I had the same problem but on top use an RESTFUL webservice
for this and have an complex data object which i must post.
My solution:
like the jQuery Plugin i build a temp formular and submit it. But i send the data object as an parameter with json content (i use here AngularJS
but it should work with jQuery.param()
too.)
Javascript:
$('<form target="_blank" action="' + appConstants.restbaseurl + '/print/pdf" method="POST">' +
"<input name='data' value='" + angular.toJson($scope.versicherung) + "' />" +
'</form>').appendTo('body').submit().remove();
on the server side we use a CXF REST Service
with an JACKSON
Provider:
Spring Config:
<jaxrs:server id="masterdataService" address="/">
<jaxrs:serviceBeans>
<ref bean="printRestServiceBean" />
</jaxrs:serviceBeans>
<jaxrs:providers>
<bean class="org.codehaus.jackson.jaxrs.JacksonJsonProvider" />
<bean class="de.controller.ExceptionHandler" />
</jaxrs:providers>
</jaxrs:server>
in the controller i extracted the param and converted it back to an Java Pojo:
package de.controller;
import javax.ws.rs.Consumes;
import javax.ws.rs.FormParam;
import javax.ws.rs.POST;
import javax.ws.rs.Path;
import javax.ws.rs.Produces;
import javax.ws.rs.core.MediaType;
import javax.ws.rs.core.Response;
import org.codehaus.jackson.map.ObjectMapper;
import org.springframework.beans.factory.annotation.Autowired;
@Path(Constants.PRINT_PATH)
@Consumes({ MediaType.APPLICATION_JSON, "application/x-www-form-urlencoded"})
@Produces("application/pdf; charset=UTF-8")
public class PrintRestController {
@Autowired
private PrintService printService;
@POST
@Produces("application/pdf")
@Path("/pdf")
public Response getPDF(@FormParam("data") String data) {
return printService.getPDF(json2Versicherung(data));
}
private Versicherung json2Versicherung(String data) {
Versicherung lVersicherung = null;
try {
ObjectMapper mapper = new ObjectMapper();
lVersicherung = mapper.readValue(data, Versicherung.class);
} catch(Exception e) {
LOGGER.error("PrintRestController.json2Versicherung() error", e);
}
return lVersicherung;
}
}
in the PrintService i build the pdf binary and the response:
@Override
public Response getPDF(Versicherung pVersicherung) {
byte[] result = ... //build the pdf from what ever
ResponseBuilder response = Response.ok((Object) result);
response.header("Content-Disposition", "inline; filename=mypdf.pdf");
return response.build();
}
This solution works for all browsers (even for IE9 which can't handle data url's) and on tablets and smartphone and it have no problems with popupblockers
I fail to understand why you want an ajax request to a file download url!

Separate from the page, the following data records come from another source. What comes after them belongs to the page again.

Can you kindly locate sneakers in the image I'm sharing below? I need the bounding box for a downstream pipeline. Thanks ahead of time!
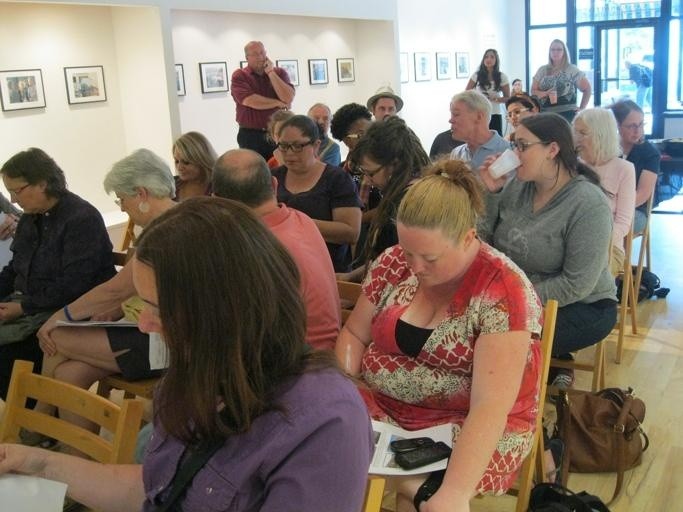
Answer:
[547,374,573,403]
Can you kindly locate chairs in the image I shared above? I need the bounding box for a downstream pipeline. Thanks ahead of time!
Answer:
[97,372,160,398]
[337,281,362,325]
[362,477,385,512]
[547,192,652,394]
[114,217,144,265]
[1,359,146,467]
[506,299,558,512]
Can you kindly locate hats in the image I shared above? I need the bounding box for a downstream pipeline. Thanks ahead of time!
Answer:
[367,87,403,113]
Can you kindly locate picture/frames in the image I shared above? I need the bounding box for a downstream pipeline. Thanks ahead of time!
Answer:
[199,61,229,94]
[64,64,109,105]
[1,69,48,113]
[276,59,300,87]
[402,49,472,83]
[240,60,248,69]
[308,59,329,85]
[174,64,187,97]
[336,58,355,83]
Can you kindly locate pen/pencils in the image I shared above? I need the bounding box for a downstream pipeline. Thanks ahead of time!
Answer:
[345,342,351,372]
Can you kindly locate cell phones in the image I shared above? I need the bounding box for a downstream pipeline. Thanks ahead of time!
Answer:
[394,441,452,470]
[392,437,432,451]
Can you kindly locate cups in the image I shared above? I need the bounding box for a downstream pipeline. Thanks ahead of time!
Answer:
[487,148,523,180]
[548,90,557,105]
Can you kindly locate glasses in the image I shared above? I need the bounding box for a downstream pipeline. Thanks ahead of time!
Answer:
[8,184,30,196]
[622,121,647,130]
[346,133,364,139]
[278,140,313,152]
[510,139,551,152]
[505,108,530,119]
[358,165,384,177]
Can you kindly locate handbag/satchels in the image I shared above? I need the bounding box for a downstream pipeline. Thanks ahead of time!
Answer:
[615,268,660,304]
[550,387,646,473]
[526,482,610,512]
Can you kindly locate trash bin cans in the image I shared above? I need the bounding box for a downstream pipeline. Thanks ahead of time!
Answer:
[663,139,683,174]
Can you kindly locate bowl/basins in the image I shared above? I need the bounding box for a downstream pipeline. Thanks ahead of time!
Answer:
[663,138,683,158]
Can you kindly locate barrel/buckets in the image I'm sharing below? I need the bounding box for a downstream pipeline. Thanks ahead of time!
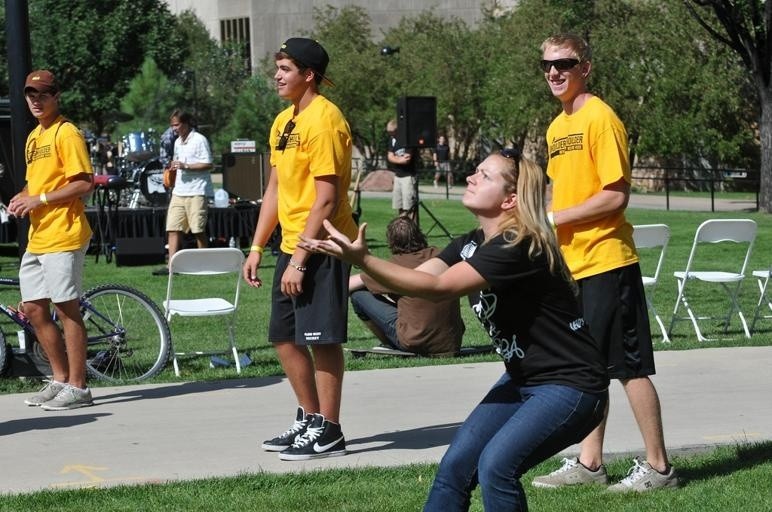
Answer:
[215,188,229,209]
[17,330,53,382]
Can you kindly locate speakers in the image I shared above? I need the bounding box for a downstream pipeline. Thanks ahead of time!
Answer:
[221,153,266,204]
[396,94,439,149]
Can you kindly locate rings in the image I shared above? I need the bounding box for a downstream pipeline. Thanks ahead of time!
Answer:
[175,165,178,167]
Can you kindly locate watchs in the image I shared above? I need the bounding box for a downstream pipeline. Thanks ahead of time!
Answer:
[184,163,189,170]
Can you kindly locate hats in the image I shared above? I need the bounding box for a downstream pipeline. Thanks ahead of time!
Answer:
[23,69,61,98]
[279,36,338,90]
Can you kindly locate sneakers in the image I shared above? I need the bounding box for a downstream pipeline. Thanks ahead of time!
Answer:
[530,455,610,491]
[23,379,67,407]
[605,456,681,496]
[261,405,315,452]
[40,383,95,411]
[151,266,180,277]
[278,413,348,460]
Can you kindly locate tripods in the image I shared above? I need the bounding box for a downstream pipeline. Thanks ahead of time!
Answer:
[393,151,453,239]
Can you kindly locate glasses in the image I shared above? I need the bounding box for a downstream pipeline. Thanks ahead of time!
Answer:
[540,56,587,75]
[278,117,296,150]
[500,147,522,173]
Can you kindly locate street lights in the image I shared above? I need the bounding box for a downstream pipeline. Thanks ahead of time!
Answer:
[182,69,199,129]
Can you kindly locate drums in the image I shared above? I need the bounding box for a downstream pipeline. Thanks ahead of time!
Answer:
[131,156,173,206]
[122,128,160,162]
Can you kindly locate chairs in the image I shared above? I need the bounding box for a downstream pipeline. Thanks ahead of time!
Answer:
[750,269,772,337]
[631,223,678,344]
[155,244,252,379]
[662,214,760,344]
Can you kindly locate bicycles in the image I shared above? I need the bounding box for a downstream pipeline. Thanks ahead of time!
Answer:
[0,203,174,387]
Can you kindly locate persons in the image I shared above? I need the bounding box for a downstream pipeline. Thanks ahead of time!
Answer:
[7,70,95,412]
[151,109,213,274]
[159,116,197,199]
[386,120,417,218]
[433,136,453,189]
[242,38,359,461]
[349,216,466,356]
[530,33,680,495]
[295,152,611,511]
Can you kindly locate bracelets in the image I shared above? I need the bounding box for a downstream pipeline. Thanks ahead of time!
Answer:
[250,246,264,254]
[288,259,307,271]
[545,211,559,230]
[40,192,49,206]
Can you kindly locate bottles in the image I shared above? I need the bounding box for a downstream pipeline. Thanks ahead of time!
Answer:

But if it's more like client itself generates some content for download - use a data uri. Works perfectly for Chrome and Firefox 20+. Safari and IE NOT! If Flash is allowed, you could use downloadifier.
Ah after reading your code, I see you want to send a bunch of parameters. Well unless the query string gets too long (IE8- has a limit of 2083) why not simply use an anchor with proper url?
$('a.export-csv').click( function (evt){
linkEl.attr('href','/export?' + encodeURIComponent(formQueryString()));
return true;
});
The above allows you to change the URL before the default event (the click) happens.